Désolée pour la dernière phrase, un bug!
A l´école, on s´instruit, on apprend a lire, a écrire, a compter dans les petites classes. Ensuite on apprend l´histoire (la vraie, pas celle des gauchos), la géographie, etc. et c´est déjà beaucoup de travail pour les écoliers et les parents. L´éducation, c´est l’affaire des parents, qu´elle soit sexuelle, politique ou autre. Instruction et éducation sont deux choses différentes.
Le reste, c´est de lécucation, pas de l
Bravo Madame MELONI ! un droit de regard des parents sur ce que l’on inculque aux enfants, alors qu’en France le droit de l’enfant est l’excuse pour faire de la propagande. De plus aucun enfant à la même maturité pour appréhender cela contexte familial, contexte éducatif bref encore beaucoup de bon sens de la maman qu’est Madame Méloni .
Alors qu’en France c’est Macron en personne qui donne ces cours pour la Mairie de Paris .
ENFIN UNE VRAIE MERE !! celle qui aime et protège ses enfants. qu’attendons nous en France ?????
En Italie le bon sens de Giorgia Meloni. En France, l’anomalie EVARS de désaxés.
Sur un sujet aussi sensible, instruire des enfants en bas âge en matière de sexualité est un moyen de les déstabiliser et de les conduire en déviances. Dans une même classe, les enfants n’ont pas le même âge, le même niveau de maturité, le même niveau social, le même bagage intellectuel. Contraindre leurs esprits trop malléables relève de la perversité. C’est aux parents d’apprécier la période où leur enfant sera accessible à ces formations.

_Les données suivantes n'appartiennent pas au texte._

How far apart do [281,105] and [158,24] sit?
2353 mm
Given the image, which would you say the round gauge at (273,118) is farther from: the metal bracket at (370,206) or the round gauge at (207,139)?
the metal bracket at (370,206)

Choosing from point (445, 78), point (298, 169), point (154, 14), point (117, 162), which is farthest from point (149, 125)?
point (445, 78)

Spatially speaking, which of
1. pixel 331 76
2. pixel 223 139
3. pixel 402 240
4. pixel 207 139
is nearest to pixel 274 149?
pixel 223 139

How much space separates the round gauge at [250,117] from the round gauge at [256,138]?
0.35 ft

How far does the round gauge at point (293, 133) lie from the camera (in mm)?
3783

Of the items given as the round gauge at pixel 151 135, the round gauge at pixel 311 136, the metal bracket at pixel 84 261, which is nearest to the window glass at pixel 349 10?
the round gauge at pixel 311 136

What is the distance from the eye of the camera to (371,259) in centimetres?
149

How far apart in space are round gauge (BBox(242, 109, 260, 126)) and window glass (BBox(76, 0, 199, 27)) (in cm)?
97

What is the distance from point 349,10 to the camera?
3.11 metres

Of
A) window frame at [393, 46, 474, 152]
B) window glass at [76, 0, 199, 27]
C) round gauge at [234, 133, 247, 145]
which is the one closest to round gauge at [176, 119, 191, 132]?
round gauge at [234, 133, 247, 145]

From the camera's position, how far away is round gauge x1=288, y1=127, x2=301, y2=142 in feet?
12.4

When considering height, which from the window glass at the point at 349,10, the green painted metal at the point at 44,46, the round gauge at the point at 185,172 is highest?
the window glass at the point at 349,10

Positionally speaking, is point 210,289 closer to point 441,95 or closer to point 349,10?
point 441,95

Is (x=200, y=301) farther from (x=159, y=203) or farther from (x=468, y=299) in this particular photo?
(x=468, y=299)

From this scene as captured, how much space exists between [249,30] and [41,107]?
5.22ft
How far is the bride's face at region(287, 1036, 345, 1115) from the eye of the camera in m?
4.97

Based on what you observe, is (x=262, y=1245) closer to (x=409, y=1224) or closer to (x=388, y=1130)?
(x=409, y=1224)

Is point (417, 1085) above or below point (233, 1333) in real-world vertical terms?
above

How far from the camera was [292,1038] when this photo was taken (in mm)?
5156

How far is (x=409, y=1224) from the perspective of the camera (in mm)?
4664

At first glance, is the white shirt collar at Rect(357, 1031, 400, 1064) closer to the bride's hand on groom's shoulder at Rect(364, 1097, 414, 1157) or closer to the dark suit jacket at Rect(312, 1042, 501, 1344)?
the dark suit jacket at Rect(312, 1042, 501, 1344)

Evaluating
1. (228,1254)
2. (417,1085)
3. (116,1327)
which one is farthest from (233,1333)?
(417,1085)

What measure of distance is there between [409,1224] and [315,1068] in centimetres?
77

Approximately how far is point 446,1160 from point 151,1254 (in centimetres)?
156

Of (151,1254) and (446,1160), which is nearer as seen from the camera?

Donner la parole aux parents, n’est qu’une évidence que nous ne devrions pas être entrain de saluer !
ET pourtant dans ce pays, sous la gouvernance d’un Macron sans enfant, , tout est possible
Vivement marine ou jordan pour imposer les mêmes choses en france!!!
Le bon sens chez les politiques ne semble n’être que chez les femmes
Bravo Madame MELONI
C’est bien. En quoi peuvent bien constituer ces « cours » ? … Ces « éducations », en retirant à la vie affective et sexuelle, leurs parts de mystères ( … ) impliquent ensuite des « réarmements » ( quelle expression ! ) afin _ paraît-il_ de tenter de contrecarrer l’effondrement de la natalité. Qu’est ce qui a été fait, d’ailleurs ?
Fastoche pour elle , déjà avec très peu de bambini!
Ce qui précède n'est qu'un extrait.